* _Problem to work on_
Copy out the data word for word, starting with the line containing "Is point (361, 62)" and continuing through the end of the data.

* _Items_

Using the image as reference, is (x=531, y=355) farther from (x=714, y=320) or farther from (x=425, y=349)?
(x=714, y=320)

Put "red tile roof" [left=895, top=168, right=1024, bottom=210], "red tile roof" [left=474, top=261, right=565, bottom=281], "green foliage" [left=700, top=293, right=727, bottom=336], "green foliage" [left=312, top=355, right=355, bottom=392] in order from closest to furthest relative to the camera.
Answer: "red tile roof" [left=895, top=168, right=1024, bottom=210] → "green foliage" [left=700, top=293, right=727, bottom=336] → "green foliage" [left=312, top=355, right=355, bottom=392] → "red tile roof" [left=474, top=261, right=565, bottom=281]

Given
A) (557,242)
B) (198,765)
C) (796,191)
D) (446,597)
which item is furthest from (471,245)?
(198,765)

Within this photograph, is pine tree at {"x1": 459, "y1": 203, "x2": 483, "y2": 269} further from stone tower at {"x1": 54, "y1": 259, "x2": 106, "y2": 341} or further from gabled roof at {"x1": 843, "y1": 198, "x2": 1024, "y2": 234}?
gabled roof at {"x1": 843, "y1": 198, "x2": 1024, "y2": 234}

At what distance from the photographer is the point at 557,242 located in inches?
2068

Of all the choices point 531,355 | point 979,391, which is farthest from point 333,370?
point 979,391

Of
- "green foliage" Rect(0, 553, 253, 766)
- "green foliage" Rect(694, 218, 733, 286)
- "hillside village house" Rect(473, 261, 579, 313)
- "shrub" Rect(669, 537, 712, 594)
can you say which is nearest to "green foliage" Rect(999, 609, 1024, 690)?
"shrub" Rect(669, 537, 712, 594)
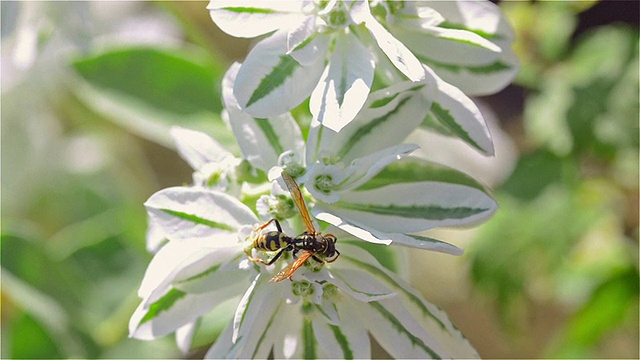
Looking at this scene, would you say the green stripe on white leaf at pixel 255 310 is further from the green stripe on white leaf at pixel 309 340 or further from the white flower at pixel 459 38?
the white flower at pixel 459 38

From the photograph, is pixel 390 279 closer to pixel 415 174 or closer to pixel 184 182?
pixel 415 174

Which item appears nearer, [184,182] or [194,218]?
[194,218]

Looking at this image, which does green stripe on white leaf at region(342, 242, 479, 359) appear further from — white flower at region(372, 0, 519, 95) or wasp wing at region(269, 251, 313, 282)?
white flower at region(372, 0, 519, 95)

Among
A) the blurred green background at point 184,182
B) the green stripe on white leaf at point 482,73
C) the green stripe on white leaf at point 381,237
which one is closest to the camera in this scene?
the green stripe on white leaf at point 381,237

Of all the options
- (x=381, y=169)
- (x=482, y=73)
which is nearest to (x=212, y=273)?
(x=381, y=169)

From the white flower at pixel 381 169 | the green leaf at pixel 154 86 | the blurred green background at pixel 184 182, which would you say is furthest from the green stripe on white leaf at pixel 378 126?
the green leaf at pixel 154 86

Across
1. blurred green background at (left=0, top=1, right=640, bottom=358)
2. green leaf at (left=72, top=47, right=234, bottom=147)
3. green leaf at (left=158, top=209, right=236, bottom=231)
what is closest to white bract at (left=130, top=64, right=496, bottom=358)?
green leaf at (left=158, top=209, right=236, bottom=231)
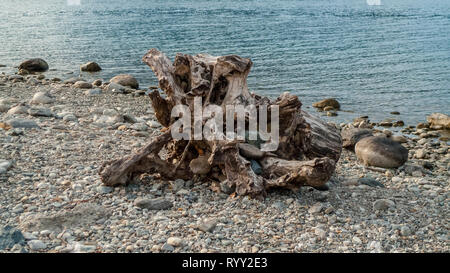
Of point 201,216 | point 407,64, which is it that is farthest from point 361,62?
point 201,216

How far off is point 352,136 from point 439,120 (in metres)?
4.92

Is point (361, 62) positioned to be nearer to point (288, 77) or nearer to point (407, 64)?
point (407, 64)

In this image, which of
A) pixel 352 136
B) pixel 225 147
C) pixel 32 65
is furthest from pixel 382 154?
pixel 32 65

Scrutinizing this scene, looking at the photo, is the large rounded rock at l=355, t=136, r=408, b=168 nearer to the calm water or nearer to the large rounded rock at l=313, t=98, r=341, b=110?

* _Exercise result_
Is point (361, 62) positioned to be nearer to point (288, 77) or nearer to point (407, 64)?
point (407, 64)

In this image, which of
A) pixel 352 136
B) pixel 225 147
C) pixel 32 65
is furthest from pixel 382 154?
pixel 32 65

Scrutinizing this scene, looking at the photo, is the large rounded rock at l=355, t=136, r=408, b=168 nearer to the calm water or nearer to the large rounded rock at l=313, t=98, r=341, b=110?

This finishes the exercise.